Housing affordability index – finally updated (last done in 2004)
Posted by markharrison on December 10, 2006
For those of you unfamiliar with the index, this is a composite that tracks average UK house prices, average UK incomes, and interest rates. Basically, it measures the ability of the average person to pay the INTEREST the mortgage on an average house.
If you just want the headline summary – things aren’t too bad, house prices don’t look overpriced compared to historical norms for this index. In fact, the index is about the level it was in 1983.
If you want to have a look at the index, look here.
If you are interested in the technical nitty-gritty, read on.
The house price data comes from the “Communities and Local Government” website (formerly known as the Office of Deputy Prime Minister.) It is “mix-adjusted”, which means that if one month a lot of big houses sell, and the next month a lot of small houses sell, the statistics take this into account and it doesn’t look like prices have gone because smaller houses sold better than bigger ones this month. (This is, as I understand it, particularly an issue in London where a lot of expensive house sales follow the city bonus cycle.)
The average incomes are from the Office of National Statistics. They are “seasonally adjusted”, but as good a source as any (and better than most.) The slightly annoying thing is that the ONS have changed their website around a lot since 2004, and thus I couldn’t find the older figures. Hence I used the ones from 2004 – which introduced a small error, since I only had the figures on a PDF, and has lost the spreadsheet, it means that figures prior to 1990 are only correct to two decimal places.)
The interest rates are from the Bank of England website. I’ve picked the “quarter close” figures which, again, is a methodology I picked before I ran the graphs. In some years, there was no change, in others there were many wild changes throughout the year, and there is an argument that I should have picked an “average for quarter”. I don’t believe that the different would have been material though.
Right – from here on in it gets REALLY technical. But I’ve always argued that investors should understand economics, so here we go…
There have been some criticisms of this index over the last couple of years, not without merit. The biggest is that by measuring interest payments only, I’m not taking into account the total cost of repaying the mortgage.
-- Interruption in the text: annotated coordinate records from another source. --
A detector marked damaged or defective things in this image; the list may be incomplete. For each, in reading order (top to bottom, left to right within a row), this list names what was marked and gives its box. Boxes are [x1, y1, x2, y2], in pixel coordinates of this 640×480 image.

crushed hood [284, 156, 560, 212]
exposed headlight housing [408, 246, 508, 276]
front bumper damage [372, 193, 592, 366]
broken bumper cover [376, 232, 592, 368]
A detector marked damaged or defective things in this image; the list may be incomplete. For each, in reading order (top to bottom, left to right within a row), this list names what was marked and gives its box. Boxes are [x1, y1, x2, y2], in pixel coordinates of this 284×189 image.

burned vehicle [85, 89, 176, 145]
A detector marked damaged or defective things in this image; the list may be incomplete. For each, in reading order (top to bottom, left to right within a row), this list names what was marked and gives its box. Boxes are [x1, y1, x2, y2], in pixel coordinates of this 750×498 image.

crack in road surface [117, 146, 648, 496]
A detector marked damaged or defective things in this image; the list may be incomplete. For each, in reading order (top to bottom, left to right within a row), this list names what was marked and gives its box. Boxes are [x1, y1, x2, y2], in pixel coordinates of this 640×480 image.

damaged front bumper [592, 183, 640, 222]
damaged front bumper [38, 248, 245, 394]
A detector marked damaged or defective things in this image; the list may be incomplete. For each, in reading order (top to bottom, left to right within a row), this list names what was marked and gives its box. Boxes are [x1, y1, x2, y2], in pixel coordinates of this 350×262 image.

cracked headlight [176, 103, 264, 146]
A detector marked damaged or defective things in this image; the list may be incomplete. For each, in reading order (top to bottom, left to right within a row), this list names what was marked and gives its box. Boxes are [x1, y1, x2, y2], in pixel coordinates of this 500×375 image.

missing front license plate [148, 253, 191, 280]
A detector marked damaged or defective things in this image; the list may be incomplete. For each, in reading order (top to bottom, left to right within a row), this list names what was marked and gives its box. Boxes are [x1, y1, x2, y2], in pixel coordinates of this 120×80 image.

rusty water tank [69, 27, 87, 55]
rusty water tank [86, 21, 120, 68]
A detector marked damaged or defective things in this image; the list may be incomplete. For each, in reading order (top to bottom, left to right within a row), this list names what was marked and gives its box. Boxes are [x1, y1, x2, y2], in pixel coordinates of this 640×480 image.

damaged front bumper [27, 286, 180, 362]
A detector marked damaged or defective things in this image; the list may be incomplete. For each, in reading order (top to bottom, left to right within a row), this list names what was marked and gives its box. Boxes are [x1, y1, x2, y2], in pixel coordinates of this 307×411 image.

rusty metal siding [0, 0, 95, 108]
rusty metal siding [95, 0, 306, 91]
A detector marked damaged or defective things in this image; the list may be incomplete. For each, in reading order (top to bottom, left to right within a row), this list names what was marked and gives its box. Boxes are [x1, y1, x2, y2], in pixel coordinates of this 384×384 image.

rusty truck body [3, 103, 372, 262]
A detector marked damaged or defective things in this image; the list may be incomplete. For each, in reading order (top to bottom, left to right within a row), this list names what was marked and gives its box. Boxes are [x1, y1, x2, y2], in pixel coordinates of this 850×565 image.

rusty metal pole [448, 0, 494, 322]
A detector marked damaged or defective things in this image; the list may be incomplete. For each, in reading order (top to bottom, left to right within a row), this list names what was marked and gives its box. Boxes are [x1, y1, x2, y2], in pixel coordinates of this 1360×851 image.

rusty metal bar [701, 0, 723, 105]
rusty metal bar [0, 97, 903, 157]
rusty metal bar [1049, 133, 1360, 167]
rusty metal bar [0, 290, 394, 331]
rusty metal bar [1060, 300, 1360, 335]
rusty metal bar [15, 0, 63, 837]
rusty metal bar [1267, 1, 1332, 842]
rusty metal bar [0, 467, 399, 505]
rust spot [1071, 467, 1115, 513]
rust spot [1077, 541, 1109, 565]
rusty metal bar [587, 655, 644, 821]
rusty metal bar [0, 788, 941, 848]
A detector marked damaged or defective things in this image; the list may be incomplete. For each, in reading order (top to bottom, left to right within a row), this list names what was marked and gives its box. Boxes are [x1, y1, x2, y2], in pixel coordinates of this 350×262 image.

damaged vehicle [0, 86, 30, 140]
Obviously, when interest rates are at 14%, the proportion of the cost attributable to repayment rather than interest is low, compared when interest rates are at 3.5%
Hence, it has been argued that what I ought to do is come up with a “total cost of ownership” index, based on amortising the purchase price over 25 years and adding that to the interest. (This would be easy to do – it would basically mean adding 4 basis points to the interest rates). I have run that analysis, by the way, and the figures it comes up with look worse – suggesting prices are where they were in early-mid 1988.
The reason I am sticking by the “interest-only” index is a value-judgement. My thesis is that house prices are set at the margins, not at the averages – and thus properties will sell to the highest bidder looking to buy, not the average man in the street who happens not to be moving. Anecdotally (and this is where I wish I had figures), I am seeing many, many transactions being funded on an interest-only basis, not just from BTLers, but also from Owner-Occupiers. Unless there’s a structural change in the way that houses are typically bought, I don’t see this changing.
The problem, of course, is that this wasn’t the case in the mid-1980s, so we can’t use the either set of figures to really compare. What I believe I need is a set of statistics showing the proportions of transactions done interest-only, interest+repayment vehicle, (and cash-purchase), and to come up with some composite weighting that took into account the raw-interest figures and the interest+repayment figures in an appropriate weighting each quarter. Sadly, I don’t believe that this data-set exists (the growth of interest-only + endowment mortgages means I can’t use the repayment/interest-only statistics.)